The anticancer efficacy of chemodynamic therapy (CDT) is considerably restrained by the inadequate content of H₂O₂ within tumor microenvironment (TME), unexpected oxidation of Fenton agents and low targeting efficiency of particulate therapeutic platforms. Herein for the first time, an implantable CDT platform was designed and synthesized by combining Fe⁰ nanocrystal embedded mesoporous silica nanoparticles (FeMSN) and PCL-gelatin fibres (PG fibres), denoted as [email protected] fibres. FeMSN was fabricated via in situ reduction of ferrous ions within the mesopores of MSNs, and assembled at the surface of electrospun PG fibres by electrostatic interaction to form a fibrous mesh. The findings reflected that, in an acid condition, FeMSN nanoparticles can liberate from the composite fibres, and be effectively uptaken by 4T1 cancer cells. The FeMSN released may react with oxygen to generate H₂O₂ in the acidic microenvironment, and subsequently transform H₂O₂ to intracellular hydroxyl radicals, inducing enhanced cell-killing effect. By implanting the composite fibres locally at the tumor site of mice, promoted anticancer efficacy was observed with comparison of the intratumoral-injected FeMSN nanoparticles. This study suggests that [email protected] composite fibres can serve as a potential localized PDT platform for effective antitumor purposes, which may spark a series of follow-on investigations for localized cancer therapeutic technology.

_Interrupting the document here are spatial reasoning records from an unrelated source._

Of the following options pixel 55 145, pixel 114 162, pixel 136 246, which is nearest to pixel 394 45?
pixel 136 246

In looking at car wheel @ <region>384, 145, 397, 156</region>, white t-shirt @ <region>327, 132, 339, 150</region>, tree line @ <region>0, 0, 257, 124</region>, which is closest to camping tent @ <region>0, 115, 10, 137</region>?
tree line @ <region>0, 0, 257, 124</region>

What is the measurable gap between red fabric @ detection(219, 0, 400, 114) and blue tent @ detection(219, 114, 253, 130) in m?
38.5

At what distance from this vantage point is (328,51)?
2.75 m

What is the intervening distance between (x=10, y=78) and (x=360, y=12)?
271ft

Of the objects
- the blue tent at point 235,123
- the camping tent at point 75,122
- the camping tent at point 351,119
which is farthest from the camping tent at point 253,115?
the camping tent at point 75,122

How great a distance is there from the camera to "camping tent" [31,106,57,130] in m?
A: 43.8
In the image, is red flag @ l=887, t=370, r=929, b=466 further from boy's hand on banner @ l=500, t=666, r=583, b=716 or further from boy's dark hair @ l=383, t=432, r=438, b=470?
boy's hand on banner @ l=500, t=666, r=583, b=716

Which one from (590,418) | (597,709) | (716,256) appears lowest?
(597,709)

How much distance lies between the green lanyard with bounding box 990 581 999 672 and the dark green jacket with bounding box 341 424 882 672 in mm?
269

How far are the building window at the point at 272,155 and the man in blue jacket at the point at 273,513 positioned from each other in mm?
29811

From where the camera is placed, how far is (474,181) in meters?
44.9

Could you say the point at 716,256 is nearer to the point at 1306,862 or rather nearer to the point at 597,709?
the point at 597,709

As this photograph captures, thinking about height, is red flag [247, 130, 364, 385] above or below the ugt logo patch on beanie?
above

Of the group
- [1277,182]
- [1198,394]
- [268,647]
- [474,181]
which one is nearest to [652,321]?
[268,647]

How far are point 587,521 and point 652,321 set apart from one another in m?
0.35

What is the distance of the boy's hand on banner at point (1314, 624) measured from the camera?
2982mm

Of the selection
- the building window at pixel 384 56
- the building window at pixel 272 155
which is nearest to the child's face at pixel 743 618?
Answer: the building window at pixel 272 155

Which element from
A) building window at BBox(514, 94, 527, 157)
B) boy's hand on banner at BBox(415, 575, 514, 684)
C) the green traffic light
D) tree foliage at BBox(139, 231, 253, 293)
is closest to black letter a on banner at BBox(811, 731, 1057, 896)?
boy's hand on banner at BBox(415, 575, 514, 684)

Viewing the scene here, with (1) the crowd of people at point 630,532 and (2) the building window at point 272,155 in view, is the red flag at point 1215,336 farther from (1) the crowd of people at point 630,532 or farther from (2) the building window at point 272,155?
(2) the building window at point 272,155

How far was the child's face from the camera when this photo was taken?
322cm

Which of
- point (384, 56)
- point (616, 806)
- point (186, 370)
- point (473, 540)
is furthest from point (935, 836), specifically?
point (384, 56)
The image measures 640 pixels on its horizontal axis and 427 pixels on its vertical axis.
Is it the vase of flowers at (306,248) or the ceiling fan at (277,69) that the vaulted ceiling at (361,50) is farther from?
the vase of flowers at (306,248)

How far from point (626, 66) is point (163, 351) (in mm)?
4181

肿瘤微环境（TME）中H ₂ O _2的含量不足，芬顿剂的意外氧化以及微粒治疗平台的靶向效率低，极大地限制了化学动力疗法（CDT）的抗癌功效。本文首次通过结合Fe ⁰设计并合成了可植入CDT平台。纳米晶嵌入的介孔二氧化硅纳米颗粒（FeMSN）和PCL-明胶纤维（PG纤维），表示为[电子邮件保护]纤维。FeMSN是通过原位还原MSNs中孔中的亚铁离子而制成的，并通过静电相互作用在电纺PG纤维的表面组装成纤维网。研究结果表明，在酸性条件下，FeMSN纳米颗粒可以从复合纤维中释放出来，并被4T1癌细胞有效摄取。释放的FeMSN可能会与氧气反应，在酸性微环境中生成H ₂ O ₂，然后转化H ₂ O ₂对细胞内的羟基自由基，诱导增强的细胞杀伤作用。通过将复合纤维局部植入小鼠的肿瘤部位，与瘤内注射的FeMSN纳米粒子进行比较，观察到了增强的抗癌功效。这项研究表明，[电子邮件保护的]复合纤维可以作为潜在的局部PDT平台，以实现有效的抗肿瘤目的，这可能会引发一系列针对局部癌症治疗技术的后续研究。